This research focused on whether there is racial bias in sports on Twitter, and whether the Tokyo Olympics have an impact on this. Users on Twitter were divided into sports media and general users, analyzed seperately. Main methods used were news coverage analysis and sentiment analysis.
To analyze news coverage of different races, we selected five top American sports media on Twitter, according to their followers and number of posts. The selected media are @espn, @Slonw, @FOXSports, @BleacherReport, and @TeamUSA. A total of 3917 tweets posted by them during and three months before the games (24 April 2021 to 8 August 2021) were crawled.
For general users, we crawled all tweets that mentioned athletes’ names. The Python library we used was Twint
. According to athletes’ races and periods of the posts, the dataset can be split into four groups – “white – before”, “minority – before”, “white – during”, and “minority – during”.
In order to get balanced data, we used the number of tweets for “minority – during” as a reference, and random sampling was conducted for the three other groups.
The proportion of news coverage of white and minority athletes can be computed for each media account to quantitatively inspect whether there is racial bias.
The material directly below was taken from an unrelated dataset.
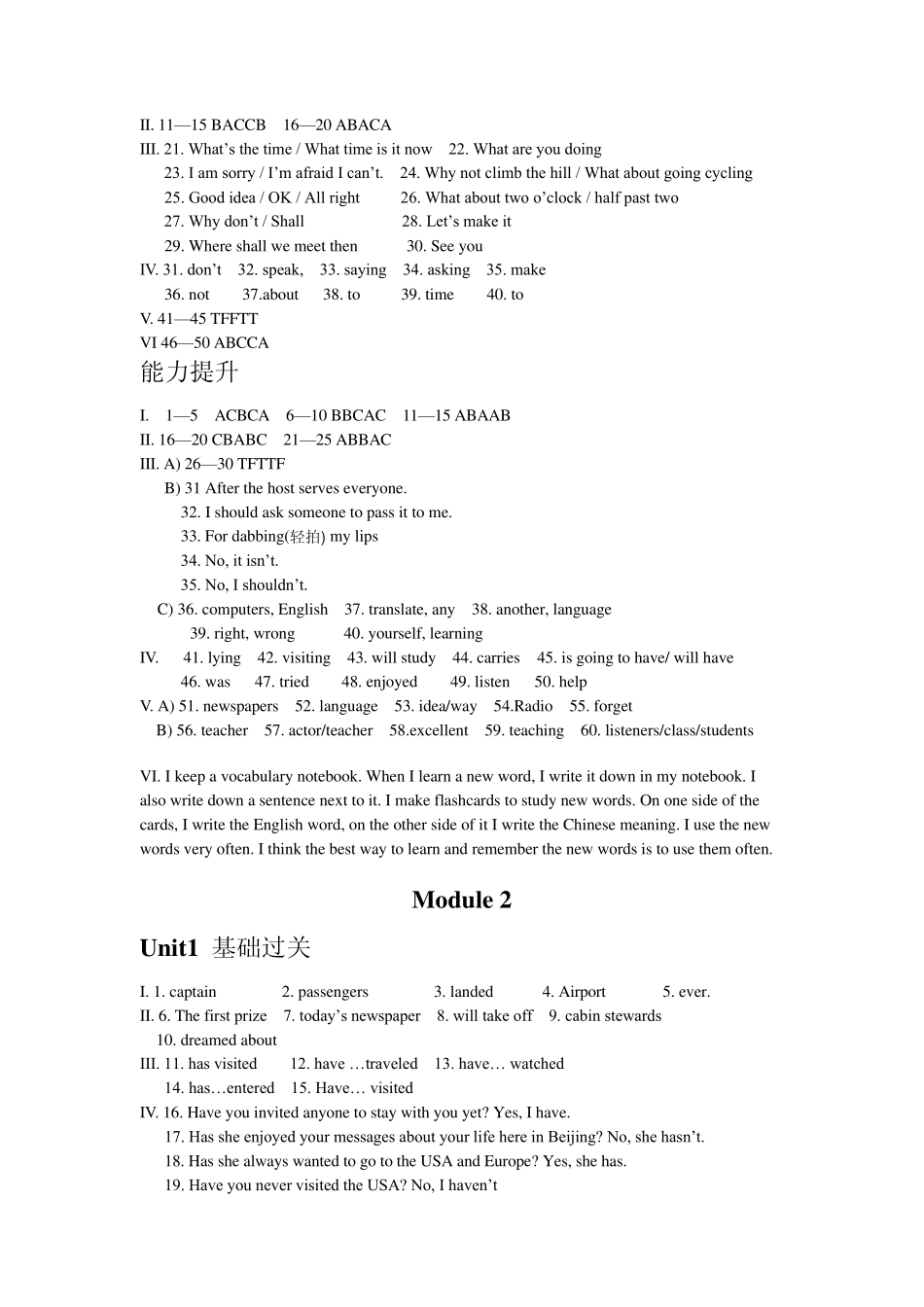 八年级上英语资源与评价答案_第2页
Based on the bar chart, there is no racial bias. The coverage ratios in the two periods are almost the same as the percentage in the roster.
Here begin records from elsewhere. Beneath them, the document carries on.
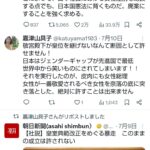 レス95番の画像4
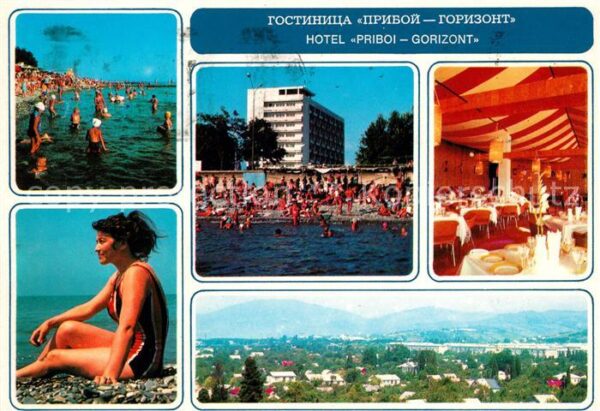 Baikalsk Hotel Priboi Gorizont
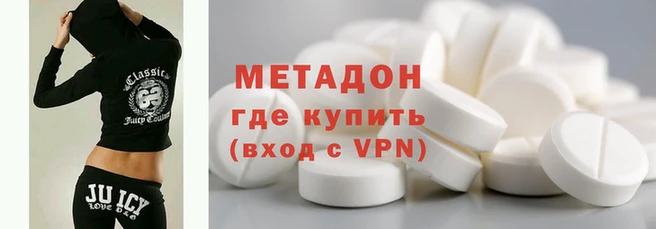 экстази Абаза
In addition, we would like to discusse if the media coverage mainly focused on sports stars. We did a statistical analysis of athletes with top 5 media coverage. From the table below, the phenomenon of imbalanced coverage can be detected in both periods, especially in minority athletes.
We focused on finding the most distinctive words in media posts about white and minority athletes and inspecting their differences. The method to find the most distinctive words is log-likelihood ratio test. We concluded that no bias exists according to this, although slighly more positive words were detected from while athletes.
In our study, sentiments are divided into positive, neutral, and negative. Our training set includes two parts – manually labeled tweets and publicly available Twitter sentiment corpus on Kaggle. We tried Logistic model, BERT-base
, BERT-weet
to get the classification model with highest accurracy. Then, used this model to label all other unlabeled tweets.
As a supplement, we collected tweets for different ethnical groups from 9th August until now to validate whether the negative sentiments returned to baseline, and inspect the progress brought by Tokyo Olympics is permanent or temporary.